*PROBLEM STATEMENT*.
Answer these questions using the business profiles text.
1. Who is the Fadduh name meant to honor?
2. How many years did Becky Herman spend in advertising and marketing before opening Fadduh?
3. At what web address is the TLC Gardens blog found?

*SUPPLIED TEXT*.
TLC GARDENS' award-winning team conceptualizes the design ideas, personalizes every detail, and builds with materials that sustain an invigorating escape outside. Creating outdoor environments is not free from challenges. Cheri relies on her dynamic team to design and build a space that fits each client’s priorities and goals. With innovative craftsmanship and streamlined processes, TLC GARDENS is empowered to produce a landscape masterpiece, while Stringer encourages a growth mindset every step of the way.
“Modeling leadership through listening is an important part of the journey,” she states. Stringer and her team are motivated daily to live their best lives, and the authenticity shines through their work. Their talents reach beyond the outdoor landscape on the TLC Gardens blog (tlcgardens.com/blog). The blog provides knowledge and expertise on conscious building and design, ecological stewardship, leadership, and so much more. Cheri Stringer and TLC GARDENS exemplify the beauty beyond what the eye can see. “We build it, you live it!”
Who Are YOU?
From the east coast to the west coast, Becky Herman returns and settles in the statuesque mountains of Boulder with her family. Herman has courageously stepped out of her comfort zone by following her dreams. After 20 years in the business of advertising and marketing, she opens Fadduh!
Fadduh is a strategy and brand shop, based in Boulder. It’s a full-time service marketing agency that specializes in brand strategy, brand identity design, and integrated advertising campaigns. Fadduh brings life, heart, and identity to the client's company. The Fadduh name is an honor to her dad, Joe. We like to say “it’s Jersey for father,” she says. “My guy, my person, a straight shooter and larger-than-life person.”
Becky Herman answers questions from Jojo Watts on what it takes to be a brand guru?
JoJoWatts: What is unique about your job?
BH: Having worked in advertising for over 20 years, I find that a lot of businesses need marketing support and more often than not are unable to afford an agency. Because I’m Fadduh’s only employee, I can ensure our clients by staffing and curating a team of freelancers who, like me, matriculated at global ad agencies before going solo to best fit their business needs. Fadduh is able to offer big-agency thinking without paying a big-agency price. We believe that brands are living, breathing things. They have an origin story, goals, ambitions, and are constantly evolving.
JW: What are you passionate about?
BH: As a female business owner and mama to twin daughters, I’m extremely passionate about supporting women and mothers every way possible. I realized that so much of my own success is tied directly to the opportunities and relationships that were given to me. The community of women that are encouraging and supportive inspired me to start a new Instagram series called #herstory, which highlights strong, professional women. Sometimes all it takes is one introduction,and if I can do that for someone else, it’s amazing!
JW: What challenges have you had?

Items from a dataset
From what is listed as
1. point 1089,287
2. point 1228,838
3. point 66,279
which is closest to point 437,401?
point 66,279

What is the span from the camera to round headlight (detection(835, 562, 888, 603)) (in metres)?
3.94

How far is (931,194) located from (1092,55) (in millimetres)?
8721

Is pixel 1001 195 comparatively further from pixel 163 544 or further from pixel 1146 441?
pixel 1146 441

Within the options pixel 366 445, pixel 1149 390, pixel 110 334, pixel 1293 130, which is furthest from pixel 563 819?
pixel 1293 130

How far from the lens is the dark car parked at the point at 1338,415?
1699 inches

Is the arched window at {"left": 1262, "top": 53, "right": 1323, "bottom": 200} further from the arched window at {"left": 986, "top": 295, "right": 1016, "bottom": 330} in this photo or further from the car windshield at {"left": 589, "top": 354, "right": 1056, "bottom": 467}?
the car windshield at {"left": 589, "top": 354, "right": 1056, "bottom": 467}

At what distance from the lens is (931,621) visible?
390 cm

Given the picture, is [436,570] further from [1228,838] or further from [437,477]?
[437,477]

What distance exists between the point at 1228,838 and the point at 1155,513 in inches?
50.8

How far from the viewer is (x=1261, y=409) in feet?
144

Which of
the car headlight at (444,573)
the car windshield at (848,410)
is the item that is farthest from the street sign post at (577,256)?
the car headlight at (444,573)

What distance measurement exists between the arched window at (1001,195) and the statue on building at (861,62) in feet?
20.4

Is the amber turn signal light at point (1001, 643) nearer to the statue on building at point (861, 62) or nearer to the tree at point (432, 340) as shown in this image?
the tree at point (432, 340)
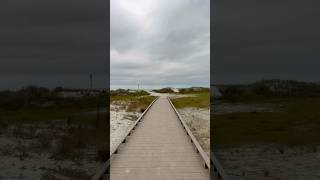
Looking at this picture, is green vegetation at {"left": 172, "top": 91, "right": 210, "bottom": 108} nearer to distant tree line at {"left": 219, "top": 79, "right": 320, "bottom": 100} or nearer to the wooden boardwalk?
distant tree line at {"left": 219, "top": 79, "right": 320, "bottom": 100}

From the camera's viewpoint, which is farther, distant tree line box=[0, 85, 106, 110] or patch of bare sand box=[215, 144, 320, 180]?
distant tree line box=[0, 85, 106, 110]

...

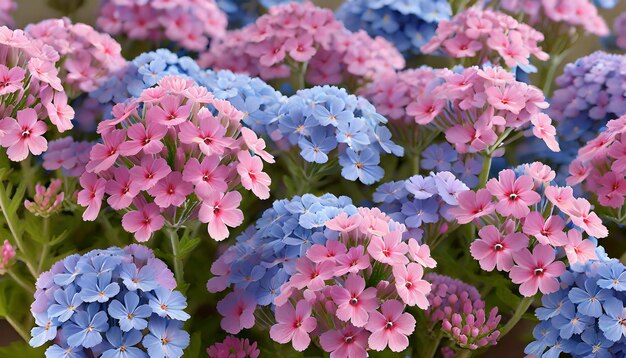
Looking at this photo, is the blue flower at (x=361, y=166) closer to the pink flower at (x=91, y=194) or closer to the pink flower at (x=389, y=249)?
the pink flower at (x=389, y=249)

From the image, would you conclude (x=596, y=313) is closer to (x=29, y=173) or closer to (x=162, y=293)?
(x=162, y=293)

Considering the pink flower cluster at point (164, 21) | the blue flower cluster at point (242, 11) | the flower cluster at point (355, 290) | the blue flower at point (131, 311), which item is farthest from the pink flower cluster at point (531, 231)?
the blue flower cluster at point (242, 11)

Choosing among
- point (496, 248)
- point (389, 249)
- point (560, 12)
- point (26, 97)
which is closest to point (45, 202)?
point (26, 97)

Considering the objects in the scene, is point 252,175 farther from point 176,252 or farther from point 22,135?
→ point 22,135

==

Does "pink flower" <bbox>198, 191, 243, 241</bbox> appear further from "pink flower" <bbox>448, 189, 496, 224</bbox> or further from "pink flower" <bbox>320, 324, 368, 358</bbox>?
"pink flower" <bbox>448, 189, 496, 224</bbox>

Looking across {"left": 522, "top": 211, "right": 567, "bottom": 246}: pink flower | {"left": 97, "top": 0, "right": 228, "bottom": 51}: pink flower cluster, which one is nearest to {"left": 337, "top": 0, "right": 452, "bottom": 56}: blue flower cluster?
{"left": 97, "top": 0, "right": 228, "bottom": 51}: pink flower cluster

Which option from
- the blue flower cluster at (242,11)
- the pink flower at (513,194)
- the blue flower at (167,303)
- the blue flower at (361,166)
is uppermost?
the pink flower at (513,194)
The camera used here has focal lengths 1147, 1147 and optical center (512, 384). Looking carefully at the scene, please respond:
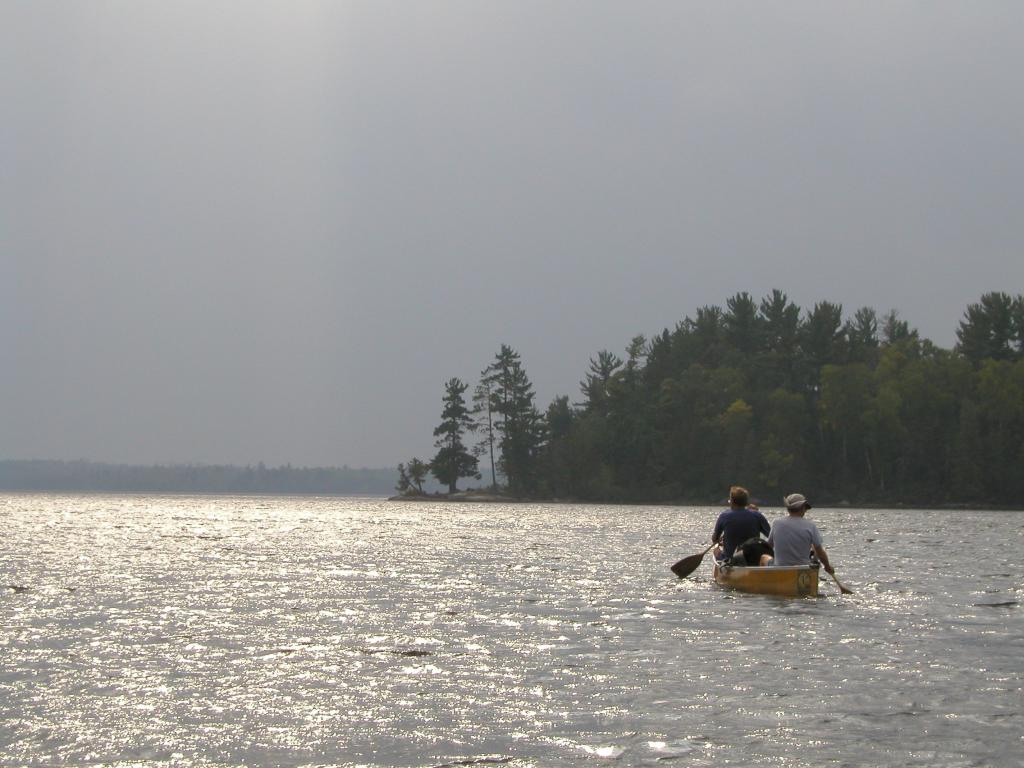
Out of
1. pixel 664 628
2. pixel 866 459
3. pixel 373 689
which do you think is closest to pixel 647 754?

*ANSWER SECTION*.
1. Her dad, Joe.
2. 20 years.
3. tlcgardens.com/blog